- **READING PASSAGE**

=-=-=

Buffer generation and union operations
To generate the sequential buffer algorithm in gDOS-GIS, the pseudo code is shown in table 1. Essentially, there are two operations required for parallel buffer analysis. The first operation is buffer generation stage, where the raw geographic data are computed to generate separate buffer zones. The second operation is buffer union stage, where the separate buffer zones are combined, with refinements, to produce a final result. To accelerate the buffer generation algorithm, we mainly aimed to optimize these two operations. We assume the total consumption time for the serial program to be Ts(n), where n is the number of features. The individual parts of buffer generation and union are Tbuffer (n) and Tunion (n), respectively, yielding the following equation:
1. fetch data from the database |
2. generate buffer zones as features // buffer generation |
3. for each feature // buffer union |
4. merge current feature with previous features |
5. end for each |
6. store the result feature into the database |
Table 1: The pseudo code of the buffer generation algorithm.

=-=-=

- **GIVEN DATA**
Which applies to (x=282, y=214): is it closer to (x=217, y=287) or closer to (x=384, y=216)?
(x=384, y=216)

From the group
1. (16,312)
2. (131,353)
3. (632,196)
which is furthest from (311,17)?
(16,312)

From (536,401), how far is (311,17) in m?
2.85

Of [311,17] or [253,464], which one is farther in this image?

=-=-=

- **PROBLEM TO SOLVE**
Carry on the passage above about buffer generation and union operations, starting right after its final sentence.

- **ANSWER TO THIS EXERCISE**
Ts(n) = Tbuffer(n) + Tunion(n) (1)
To evaluate the relations between each operation in buffer analysis, we conducted eleven experiments with different numbers of rivers (i.e., features or layers) and points from a random set of geographic data consisting of 208,637 features provided by IGSNRR. The rivers are stored in the database as features, and a river feature may contain many points. Table 2 shows how execution time is related to the number of features and points. Direct manipulation of the points is not permitted in the database. To make the results more comprehensible, figure 1 and 2 were created. Figure 1 shows the relationship of the execution time to the number of points in the different experiments. Figure 2 displays the distribution of time, as a percentage, for the union and buffer generation parts in the different experiments. From figure 1 and 2, we can see that in most of the experiments, the union operation takes up 75% of the total execution time, while buffer generation only takes up 25% of the total execution time. A linear relationship exists between the execution time and the number of points. In the following sections, we will describe the optimization methods for buffer operation and union operation.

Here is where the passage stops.